The warrants will expire five years after the completion of a Business Combination or earlier upon redemption or liquidation.

The exercise price and number of ordinary shares issuable upon exercise of the warrants may be adjusted in certain circumstances including in the event of a share dividend, or recapitalization, reorganization, merger or consolidation. In addition, if (x) the Company issues additional Class A ordinary shares or equity-linked securities for capital-raising purposes in connection with the closing of the initial Business Combination at an issue price or effective issue price of less than $9.20 per Class A ordinary share (with such issue price or effective issue price to be determined in good faith by the board of directors and, in the case of any such issuance to the Initial Shareholders or their affiliates, without taking into account any Founder Shares held by the initial shareholders or such affiliates, as applicable, prior to such issuance) (the “Newly Issued Price”), (y) the aggregate gross proceeds from such issuances represent more than 60% of the total equity proceeds, plus interest thereon, available for the funding of the initial Business Combination on the date of the consummation of the initial Business Combination (net of redemptions), and (z) the volume-weighted average trading price of the Class A ordinary shares during the 10-trading day period starting on the trading day prior to the day on which the Company consummates the initial Business Combination (such price, the “Market Value”) is below $9.20 per share, then the exercise price of the warrants will be adjusted (to the nearest cent) to be equal to 115% of the higher of the Market Value and the Newly Issued Price, the $18.00 per share redemption trigger price described below will be adjusted (to the nearest cent) to be equal to 180% of the higher of the Market Value and the Newly Issued Price, and the $10.00 per share redemption trigger price described below will be adjusted (to the nearest cent) to be equal to the higher of the Market Value and the Newly Issued Price”.

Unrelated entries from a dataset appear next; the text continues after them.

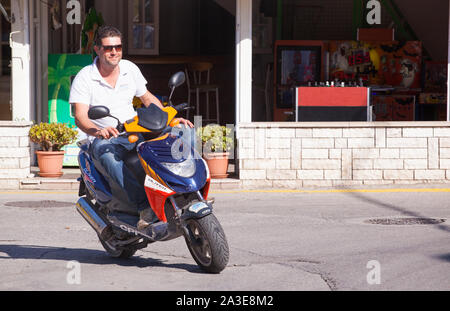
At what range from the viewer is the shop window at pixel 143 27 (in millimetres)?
20547

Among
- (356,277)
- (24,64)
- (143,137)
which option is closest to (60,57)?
(24,64)

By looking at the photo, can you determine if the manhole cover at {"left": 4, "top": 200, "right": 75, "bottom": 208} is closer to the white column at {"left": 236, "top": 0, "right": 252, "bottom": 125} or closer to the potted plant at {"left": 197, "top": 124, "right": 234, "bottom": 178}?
the potted plant at {"left": 197, "top": 124, "right": 234, "bottom": 178}

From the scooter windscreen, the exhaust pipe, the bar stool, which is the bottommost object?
the exhaust pipe

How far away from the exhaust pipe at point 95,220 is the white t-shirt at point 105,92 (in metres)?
0.71

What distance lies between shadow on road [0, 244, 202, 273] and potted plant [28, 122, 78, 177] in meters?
5.10

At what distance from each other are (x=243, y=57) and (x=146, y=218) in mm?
7274

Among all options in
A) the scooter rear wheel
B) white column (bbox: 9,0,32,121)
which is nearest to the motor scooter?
the scooter rear wheel

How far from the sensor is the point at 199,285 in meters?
6.34

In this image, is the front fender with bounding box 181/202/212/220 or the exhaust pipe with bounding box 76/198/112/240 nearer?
the front fender with bounding box 181/202/212/220

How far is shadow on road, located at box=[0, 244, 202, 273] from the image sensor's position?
23.9 ft

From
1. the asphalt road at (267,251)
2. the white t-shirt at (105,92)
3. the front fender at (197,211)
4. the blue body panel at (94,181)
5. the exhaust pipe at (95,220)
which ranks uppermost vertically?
the white t-shirt at (105,92)

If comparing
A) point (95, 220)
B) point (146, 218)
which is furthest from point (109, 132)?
point (95, 220)

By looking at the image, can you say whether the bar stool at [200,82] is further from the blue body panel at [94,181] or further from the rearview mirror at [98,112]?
the rearview mirror at [98,112]

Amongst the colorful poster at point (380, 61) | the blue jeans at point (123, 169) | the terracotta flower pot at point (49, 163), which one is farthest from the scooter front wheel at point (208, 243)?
the colorful poster at point (380, 61)
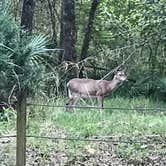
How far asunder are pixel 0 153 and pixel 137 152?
6.42ft

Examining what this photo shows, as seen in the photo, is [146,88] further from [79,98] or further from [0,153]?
[0,153]

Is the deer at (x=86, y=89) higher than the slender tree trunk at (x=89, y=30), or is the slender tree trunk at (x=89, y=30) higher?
the slender tree trunk at (x=89, y=30)

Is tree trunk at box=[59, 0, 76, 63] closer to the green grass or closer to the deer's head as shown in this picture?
the deer's head

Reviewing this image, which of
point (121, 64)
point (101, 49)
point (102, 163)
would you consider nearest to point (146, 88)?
point (121, 64)

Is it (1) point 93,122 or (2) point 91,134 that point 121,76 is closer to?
(1) point 93,122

The terms of the Private Placement Warrants are identical to those of the Public Warrants underlying the Units sold in the Initial Public Offering, except that the Private Placement Warrants and the ordinary shares issuable upon exercise of the Private Placement Warrants, so long as they are held by the Sponsor or its permitted transferees, (i) will not be redeemable by the Company, (ii) may not (including the Class A ordinary shares issuable upon exercise of these warrants), subject to certain limited exceptions, be transferred, assigned or sold by the holders until 30 days after the completion of the initial Business Combination, (iii) may be exercised by the holders on a cashless basis and (iv) will be entitled to registration rights. If the Private Placement Warrants are held by holders other than the Sponsor or its permitted transferees, the Private Placement Warrants will be redeemable by the Company and exercisable by the holders on the same basis as the Public Warrants.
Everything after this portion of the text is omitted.